Lautaro Martinez recupera: Inter verso lo Scudetto
Il Toro ruggisce ancora: Lautaro è pronto
Una notizia che vale quanto tre punti, almeno sul piano del morale. Lautaro Martinez ha ripreso ad allenarsi insieme ai compagni ad Appiano Gentile, dissipando le nubi che si erano addensate sulle ultime settimane nerazzurre. Il capitano dell'Inter torna a disposizione nel momento più delicato e affascinante della stagione: quello in cui si assegna lo Scudetto. E l'appuntamento è già fissato sul calendario — domenica 13 maggio a San Siro, con il Parma ospite di una squadra che ha fame di festa.
La corsa al titolo: cosa serve all'Inter per chiuderla
La matematica è spietata ma anche generosa, a volte. L'Inter si presenta all'ultima fase della stagione con un vantaggio in classifica tale da poter conquistare il titolo già nella prossima giornata di Serie A, a patto di portare a casa i tre punti contro i ducali. Cristian Chivu, subentrato in corsa sulla panchina nerazzurra, ha saputo compattare l'ambiente e mantenere alta la concentrazione in un momento in cui la pressione avrebbe potuto spezzare qualsiasi equilibrio. Avere nuovamente a disposizione il proprio centravanti simbolo non è un dettaglio: è un cambio di scenario.
Perché il recupero di Lautaro cambia la tattica
Senza Lautaro Martinez, l'Inter ha comunque dimostrato di saper fare calcio. Ma la presenza del numero 10 argentino altera profondamente i meccanismi offensivi della squadra. Il suo movimento tra le linee, la capacità di dialogare con Marcus Thuram e l'istinto realizzativo nei momenti chiave lo rendono insostituibile non solo come finalizzatore, ma come punto di riferimento dell'intera manovra. Chivu potrà ora scegliere se lanciarlo dal primo minuto — rischiando un minutaggio elevato su un giocatore reduce da uno stop — oppure tenerlo come carta da giocare a partita in corso, quando il Parma potrebbe abbassare il baricentro per difendere il risultato. In entrambi i casi, la sua presenza in panchina o in campo sposta gli equilibri.

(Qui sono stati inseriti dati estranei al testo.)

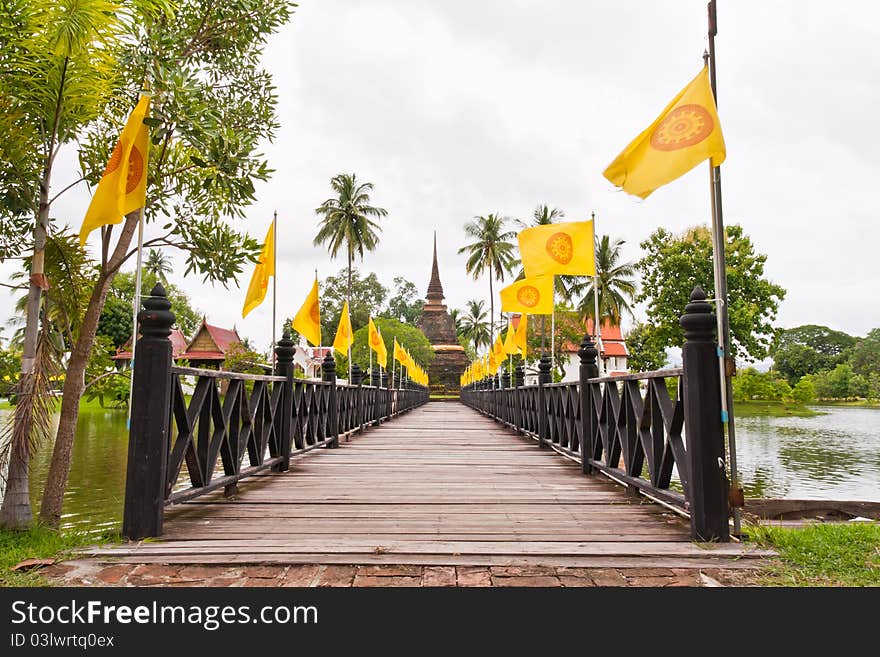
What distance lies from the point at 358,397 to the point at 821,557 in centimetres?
869

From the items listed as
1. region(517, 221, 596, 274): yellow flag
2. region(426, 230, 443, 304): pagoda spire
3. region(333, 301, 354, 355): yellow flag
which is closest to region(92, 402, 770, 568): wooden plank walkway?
region(517, 221, 596, 274): yellow flag

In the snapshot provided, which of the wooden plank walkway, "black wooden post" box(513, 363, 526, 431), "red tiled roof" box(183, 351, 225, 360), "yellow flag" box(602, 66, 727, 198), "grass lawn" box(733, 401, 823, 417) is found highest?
"red tiled roof" box(183, 351, 225, 360)

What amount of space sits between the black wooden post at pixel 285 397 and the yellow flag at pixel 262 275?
49 centimetres

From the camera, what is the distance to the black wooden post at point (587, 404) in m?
5.62

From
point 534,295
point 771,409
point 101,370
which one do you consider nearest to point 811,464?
point 534,295

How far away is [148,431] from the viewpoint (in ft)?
10.3

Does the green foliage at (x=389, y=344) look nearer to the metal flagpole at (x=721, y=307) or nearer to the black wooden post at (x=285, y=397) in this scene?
the black wooden post at (x=285, y=397)

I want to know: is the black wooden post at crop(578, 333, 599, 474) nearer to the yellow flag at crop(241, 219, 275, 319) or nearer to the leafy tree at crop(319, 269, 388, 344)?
the yellow flag at crop(241, 219, 275, 319)

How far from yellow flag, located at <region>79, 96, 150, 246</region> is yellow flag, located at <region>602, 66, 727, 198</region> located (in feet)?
10.2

Il Parma, d'altra parte, non è avversario da sottovalutare: la squadra emiliana sta lottando per la salvezza in Serie A e arriverà a San Siro con la disperazione di chi non ha nulla da perdere. Proprio contro queste squadre — motivate, compatte, fisiche — un giocatore capace di inventare dal nulla come Lautaro può risultare decisivo.

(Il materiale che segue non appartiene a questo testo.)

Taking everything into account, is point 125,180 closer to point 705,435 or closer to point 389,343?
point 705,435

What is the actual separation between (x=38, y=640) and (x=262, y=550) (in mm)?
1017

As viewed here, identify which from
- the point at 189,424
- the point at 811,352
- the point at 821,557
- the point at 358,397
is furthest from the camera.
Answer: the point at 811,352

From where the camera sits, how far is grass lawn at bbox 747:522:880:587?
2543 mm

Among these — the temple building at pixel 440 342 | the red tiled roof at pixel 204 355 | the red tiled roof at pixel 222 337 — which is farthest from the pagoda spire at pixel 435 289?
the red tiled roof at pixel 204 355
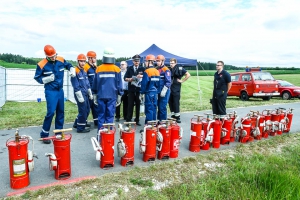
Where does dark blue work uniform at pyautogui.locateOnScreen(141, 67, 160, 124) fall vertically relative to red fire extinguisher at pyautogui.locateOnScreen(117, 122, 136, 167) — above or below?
above

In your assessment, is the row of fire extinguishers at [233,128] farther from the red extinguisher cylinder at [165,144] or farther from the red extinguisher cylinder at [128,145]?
the red extinguisher cylinder at [128,145]

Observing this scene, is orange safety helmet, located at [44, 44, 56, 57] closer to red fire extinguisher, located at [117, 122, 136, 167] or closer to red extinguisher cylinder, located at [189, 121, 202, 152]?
red fire extinguisher, located at [117, 122, 136, 167]

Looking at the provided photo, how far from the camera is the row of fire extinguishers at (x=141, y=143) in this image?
3.95m

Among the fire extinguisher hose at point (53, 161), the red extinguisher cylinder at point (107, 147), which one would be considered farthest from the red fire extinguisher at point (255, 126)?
the fire extinguisher hose at point (53, 161)

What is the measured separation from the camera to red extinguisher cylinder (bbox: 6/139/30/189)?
325 centimetres

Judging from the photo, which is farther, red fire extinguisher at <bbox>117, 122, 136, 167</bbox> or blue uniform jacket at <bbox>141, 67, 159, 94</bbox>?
blue uniform jacket at <bbox>141, 67, 159, 94</bbox>

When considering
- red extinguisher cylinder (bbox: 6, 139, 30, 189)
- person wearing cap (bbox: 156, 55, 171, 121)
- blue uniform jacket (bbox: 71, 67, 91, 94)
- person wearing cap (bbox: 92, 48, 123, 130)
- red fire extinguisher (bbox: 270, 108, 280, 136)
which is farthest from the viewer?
person wearing cap (bbox: 156, 55, 171, 121)

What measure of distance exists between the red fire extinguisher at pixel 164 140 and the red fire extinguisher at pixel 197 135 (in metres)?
0.67

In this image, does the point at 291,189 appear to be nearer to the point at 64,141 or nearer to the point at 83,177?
the point at 83,177

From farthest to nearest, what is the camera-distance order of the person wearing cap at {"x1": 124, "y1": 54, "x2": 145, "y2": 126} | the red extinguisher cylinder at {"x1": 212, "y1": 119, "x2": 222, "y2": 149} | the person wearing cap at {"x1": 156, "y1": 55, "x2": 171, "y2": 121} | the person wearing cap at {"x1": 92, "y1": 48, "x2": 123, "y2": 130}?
the person wearing cap at {"x1": 124, "y1": 54, "x2": 145, "y2": 126} < the person wearing cap at {"x1": 156, "y1": 55, "x2": 171, "y2": 121} < the red extinguisher cylinder at {"x1": 212, "y1": 119, "x2": 222, "y2": 149} < the person wearing cap at {"x1": 92, "y1": 48, "x2": 123, "y2": 130}

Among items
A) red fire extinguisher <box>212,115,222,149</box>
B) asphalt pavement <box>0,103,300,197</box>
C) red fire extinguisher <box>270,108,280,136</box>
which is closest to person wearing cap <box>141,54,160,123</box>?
asphalt pavement <box>0,103,300,197</box>

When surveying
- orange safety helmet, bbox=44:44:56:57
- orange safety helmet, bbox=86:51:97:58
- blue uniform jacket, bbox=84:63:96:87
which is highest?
orange safety helmet, bbox=86:51:97:58

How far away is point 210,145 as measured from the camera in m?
5.50

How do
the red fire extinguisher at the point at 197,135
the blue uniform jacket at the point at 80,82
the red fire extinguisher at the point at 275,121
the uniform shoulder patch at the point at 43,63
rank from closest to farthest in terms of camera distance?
the red fire extinguisher at the point at 197,135
the uniform shoulder patch at the point at 43,63
the blue uniform jacket at the point at 80,82
the red fire extinguisher at the point at 275,121
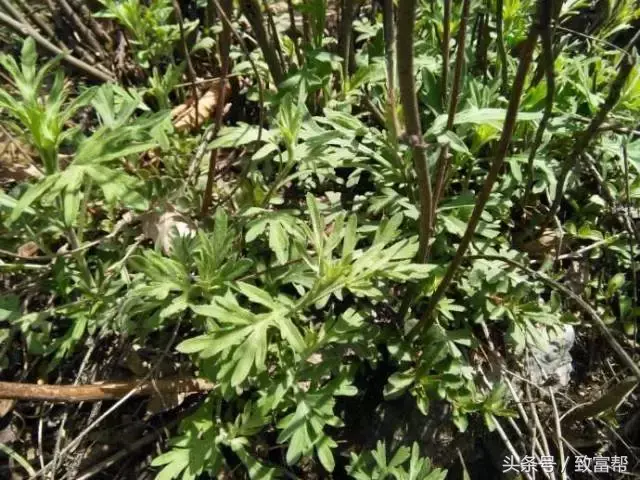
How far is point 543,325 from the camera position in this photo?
2.37 m

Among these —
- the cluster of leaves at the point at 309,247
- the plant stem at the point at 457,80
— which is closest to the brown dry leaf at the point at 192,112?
the cluster of leaves at the point at 309,247

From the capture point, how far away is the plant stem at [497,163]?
1273 mm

L'Opinione di Lombardia Calcio
Il recupero di Lautaro Martinez non è solo una buona notizia tecnica: è un segnale. Significa che l'Inter arriva all'appuntamento con lo Scudetto nella condizione migliore possibile, con tutta la rosa disponibile e la consapevolezza di chi sa di poter scrivere la storia. Sarebbe stato diverso — e più complicato — affrontare una serata così carica di significato senza il proprio capitano. Ora l'ambiente nerazzurro può respirare. Il lavoro dello staff medico e atletico merita un riconoscimento: riportare un giocatore al top in tempi stretti, senza forzare i tempi e rischiare ricadute, è un equilibrio difficilissimo da trovare. Se Lautaro scenderà in campo contro il Parma al 100%, sarà anche merito loro.

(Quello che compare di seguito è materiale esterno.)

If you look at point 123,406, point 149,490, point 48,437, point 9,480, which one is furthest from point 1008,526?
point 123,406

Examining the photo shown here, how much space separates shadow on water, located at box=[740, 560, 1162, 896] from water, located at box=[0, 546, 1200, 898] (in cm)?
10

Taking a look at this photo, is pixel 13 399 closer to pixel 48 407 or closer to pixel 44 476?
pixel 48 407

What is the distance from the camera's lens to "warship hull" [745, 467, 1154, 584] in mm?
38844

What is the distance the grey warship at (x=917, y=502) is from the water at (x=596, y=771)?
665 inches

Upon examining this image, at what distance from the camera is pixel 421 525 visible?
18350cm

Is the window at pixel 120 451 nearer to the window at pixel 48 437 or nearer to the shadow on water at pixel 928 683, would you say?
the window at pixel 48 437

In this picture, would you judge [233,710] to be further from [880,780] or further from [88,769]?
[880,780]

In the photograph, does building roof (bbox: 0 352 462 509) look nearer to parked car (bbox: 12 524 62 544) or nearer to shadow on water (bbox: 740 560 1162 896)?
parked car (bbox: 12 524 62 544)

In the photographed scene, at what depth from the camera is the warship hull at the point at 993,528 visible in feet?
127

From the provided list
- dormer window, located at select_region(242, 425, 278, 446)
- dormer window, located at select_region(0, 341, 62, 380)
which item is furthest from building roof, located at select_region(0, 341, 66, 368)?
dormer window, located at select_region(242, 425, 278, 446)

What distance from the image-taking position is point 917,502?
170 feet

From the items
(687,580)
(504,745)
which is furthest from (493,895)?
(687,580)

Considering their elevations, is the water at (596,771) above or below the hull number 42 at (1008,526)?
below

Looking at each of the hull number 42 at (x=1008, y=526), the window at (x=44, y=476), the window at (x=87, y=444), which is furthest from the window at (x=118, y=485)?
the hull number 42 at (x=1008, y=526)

San Siro aspetta: il 13 maggio può essere una data storica
Milano nerazzurra trattiene il fiato. San Siro si prepara a una notte che potrebbe entrare negli almanacchi del calcio italiano. L'Inter ha costruito questo momento con mesi di sacrifici, vittorie sudate e qualche inciampo superato con carattere. Domenica sera, con Lautaro Martinez in campo e settantacinquemila tifosi sugli spalti, la Serie A potrebbe consegnare ufficialmente il titolo ai nerazzurri. Il Toro è tornato: e con lui, tornano anche i sogni di un'intera città.